FTD and Piper Seminole training and testing adds the multi-engine rating to your private pilot certificate, allowing you to fly most subsequent ME hours as pilot in command.

Stage 2 (26 days)

Multi-engine instrument flying and testing adds the instrument rating to your private pilot certificate.

Stage 3 (30 days)

ATP’s concept of nationwide cross-country navigation is an important feature of this program. First, these flights are team efforts with your partner—the instructor stays home. Second, the flights are long—often three days long. Third, you coordinate flight planning for each leg through a dispatcher—as a professional airline pilot would.

You and your partner will alternate flying left seat, allowing each of you to log approximately 75 hours of PIC multi-engine, cross-country time. By the completion of your cross-country stage, you’ll have experienced more than 10,000 miles of IFR airway navigation and airspace systems coast to coast, along with the full theater of weather and terrain. CRM will have become a natural part of your life.

Following your Seminole cross-country work, you’ll fly a dual long-range trip in a Citation Jet, earning your high-altitude and high-performance endorsements. You’ll experience arrivals in a fast-moving, fast-descending airplane and start feeling at home with jet systems.

Stage 4 (10 days)

Your private pilot certificate is upgraded to a multi- and single-engine commercial pilot certificate.

Stage 5 (15 days)

The final stage of your Airline Career Pilot Program is devoted to your training and certification for multi- and single-engine instrument CFI. As a paid ATP CFI, you’ll instruct mainly in multi-engine planes for an average of 60 to 80 hours per month, teaching highly motivated students who share your goal to become an airline pilot. Typically, ATP instructors move on to the airlines after about six months of CFI service.

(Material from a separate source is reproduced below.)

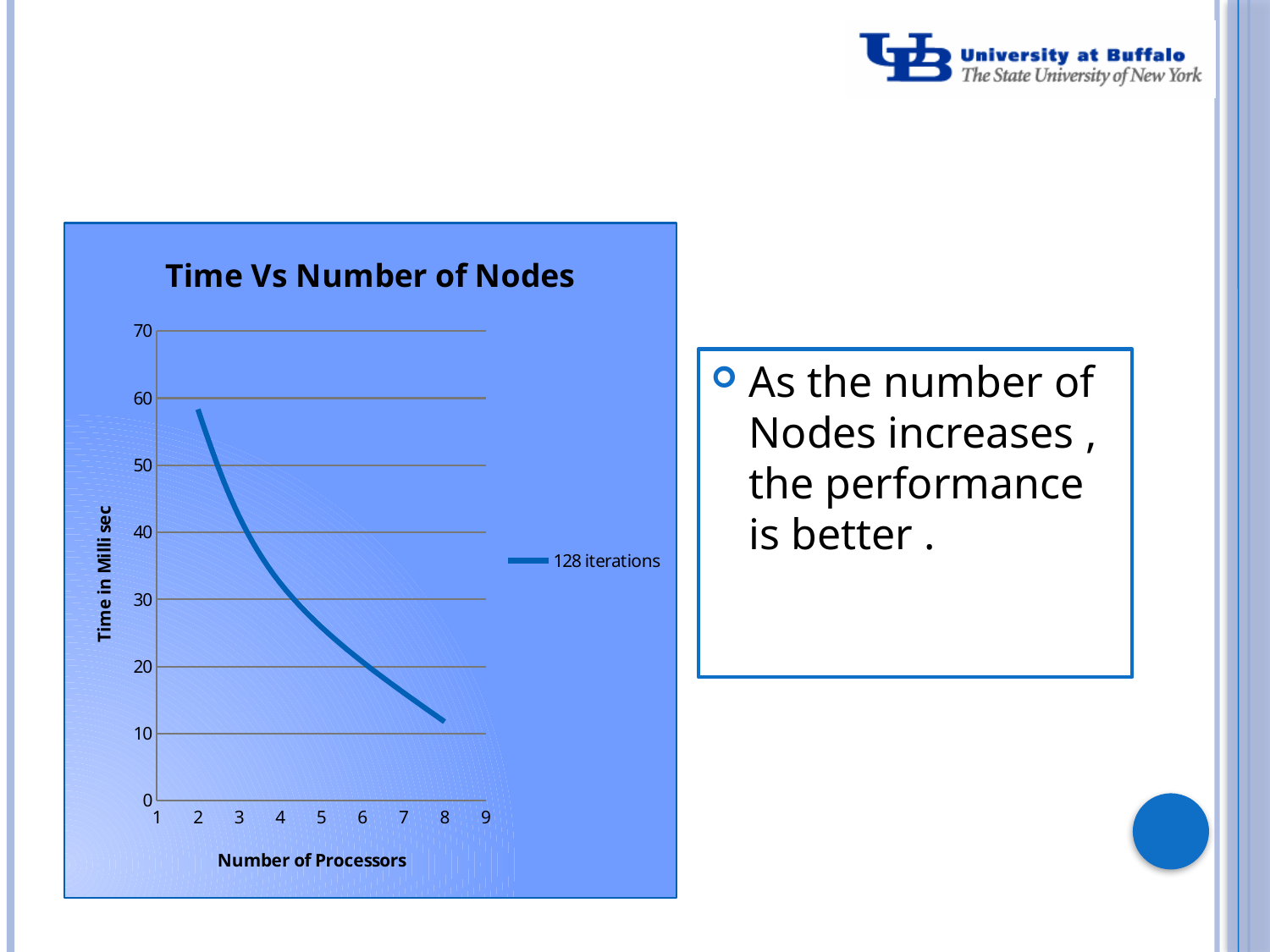
What is the title of the chart? Time Vs Number of Nodes Which is larger, the value for 2 processors or the value for 8 processors? 2 processors What kind of chart is shown on the slide? line chart Is the value for 8 processors greater or less than 10? greater Is the value for 2 processors greater or less than 60? less Is the value for 4 processors greater or less than 20? greater What is the name of the series shown in the legend? 128 iterations How many series does the chart legend list? 1 Does the time rise or fall as the number of processors increases along the x axis? fall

Not all students can commit to 90 days of full-time, uninterrupted training. Accordingly, ATP also offers this program as a 10-month, self-paced course— same instruction and aircraft, but designed to meet the needs of working professionals or full-time college students.

Airline Transition Program

Many excellent collegiate and non-collegiate flight-training curriculums leave their graduates with a bridge to cross from their training to airline readiness. “One huge problem these graduates often face,” notes Jim Koziarski, ATP’s V.P. of Operations, “is their lack of the sufficient multi-engine hours that airlines require. They may have only 25 hours or so, and with this low twin experience, they can neither rent nor instruct in multi-engine planes to grow their qualifications.”

In addition to 100 hours of multi-engine PIC, ATP provides 50 hours of glass cockpit operation, regional jet standards certification on the CRJ200 FTD, flight management systems, Airline Transport Pilot exam and interview preparation. With their successful completion of the program, graduates become eligible for the reduced flight-time requirements that selected regional-jet carriers extend to the school’s recommended airline applicants.

Prerequisites for enrollment into this program include 350 total flight hours; commercial certificate with SE, ME and Instrument ratings; and an associates or higher degree.

Private Pilot Program

A private pilot certificate is a prerequisite for ATP’s Airline Career Pilot Program. Those without this certificate may want to consider taking ATP’s private pilot course. The training far exceeds typical private pilot programs and is designed to carry forward into advanced pilot training. This program is available only to those who intend to move directly into the school’s Airline Career Pilot Program.

Those in the process of evaluating programs and choosing their flight school may find www.PilotJobs.com helpful. Here you’ll find the minimum qualifications that various airlines require, the competitive qualifications of recent hires and just what qualifications different airlines prefer.